- CHALLENGE
Rewrite everything from the line containing "According to this" down to the end of the material, putting "green shrub" wherever "leafy bush" appears and leaving all else unchanged.

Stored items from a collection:
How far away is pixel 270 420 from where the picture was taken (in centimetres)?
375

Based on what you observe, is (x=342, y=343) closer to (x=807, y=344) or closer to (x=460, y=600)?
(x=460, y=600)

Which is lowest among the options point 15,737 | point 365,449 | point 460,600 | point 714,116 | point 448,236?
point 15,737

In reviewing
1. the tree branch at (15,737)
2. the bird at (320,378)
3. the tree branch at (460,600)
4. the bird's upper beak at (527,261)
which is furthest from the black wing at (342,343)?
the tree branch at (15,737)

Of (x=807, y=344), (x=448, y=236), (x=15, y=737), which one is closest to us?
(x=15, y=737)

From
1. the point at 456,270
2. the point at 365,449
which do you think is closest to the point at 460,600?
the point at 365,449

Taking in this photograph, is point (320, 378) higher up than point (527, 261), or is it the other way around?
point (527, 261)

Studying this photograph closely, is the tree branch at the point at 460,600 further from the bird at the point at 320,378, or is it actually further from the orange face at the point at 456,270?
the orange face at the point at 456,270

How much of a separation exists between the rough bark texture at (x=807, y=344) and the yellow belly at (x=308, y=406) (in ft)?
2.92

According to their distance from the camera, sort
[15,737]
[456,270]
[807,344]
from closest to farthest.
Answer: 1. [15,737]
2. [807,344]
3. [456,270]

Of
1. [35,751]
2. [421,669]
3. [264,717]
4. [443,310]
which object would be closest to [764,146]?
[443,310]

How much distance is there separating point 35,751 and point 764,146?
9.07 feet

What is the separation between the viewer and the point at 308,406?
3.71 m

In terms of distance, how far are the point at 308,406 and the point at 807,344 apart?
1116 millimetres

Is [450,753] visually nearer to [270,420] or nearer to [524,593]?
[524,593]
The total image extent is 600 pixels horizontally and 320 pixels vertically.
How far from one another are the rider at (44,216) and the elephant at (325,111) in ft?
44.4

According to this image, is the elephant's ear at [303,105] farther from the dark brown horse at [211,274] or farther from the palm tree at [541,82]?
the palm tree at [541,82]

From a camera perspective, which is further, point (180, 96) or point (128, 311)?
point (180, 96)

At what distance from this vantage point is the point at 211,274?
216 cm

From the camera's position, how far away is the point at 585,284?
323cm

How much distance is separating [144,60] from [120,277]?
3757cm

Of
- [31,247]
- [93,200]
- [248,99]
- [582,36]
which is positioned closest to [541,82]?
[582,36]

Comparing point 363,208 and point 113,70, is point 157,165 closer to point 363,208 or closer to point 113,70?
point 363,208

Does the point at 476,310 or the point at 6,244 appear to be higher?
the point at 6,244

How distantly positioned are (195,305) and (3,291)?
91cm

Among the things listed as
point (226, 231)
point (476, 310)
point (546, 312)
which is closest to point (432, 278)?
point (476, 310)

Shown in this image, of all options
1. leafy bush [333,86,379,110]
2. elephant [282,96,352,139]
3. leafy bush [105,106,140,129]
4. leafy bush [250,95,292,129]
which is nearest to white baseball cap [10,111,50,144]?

- EXERCISE RESULT
According to this image, is the elephant's ear at [303,105] farther from the dark brown horse at [211,274] or farther from the palm tree at [541,82]?
the palm tree at [541,82]

From a camera perspective, which is further, point (180, 96) or point (128, 311)?
point (180, 96)

At what distance from this vantage point is the point at 211,274?
216 cm

From the camera's position, how far away is the point at 585,284?
323cm

How much distance is separating [144,60] from [120,277]?
3757cm

Of
- [31,247]
- [93,200]
- [248,99]
- [582,36]
which is positioned closest to [541,82]?
[582,36]

Comparing point 363,208 and point 113,70, is point 157,165 closer to point 363,208 or closer to point 113,70?
point 363,208

Does the point at 476,310 or the point at 6,244 appear to be higher?
the point at 6,244

How distantly positioned are (195,305) and (3,291)?
91cm

Among the things listed as
point (226, 231)
point (476, 310)
point (546, 312)
which is closest to point (432, 278)?
point (476, 310)

Shown in this image, of all options
1. green shrub [333,86,379,110]
2. elephant [282,96,352,139]
3. green shrub [105,106,140,129]
4. green shrub [250,95,292,129]
which is nearest to white baseball cap [10,111,50,144]?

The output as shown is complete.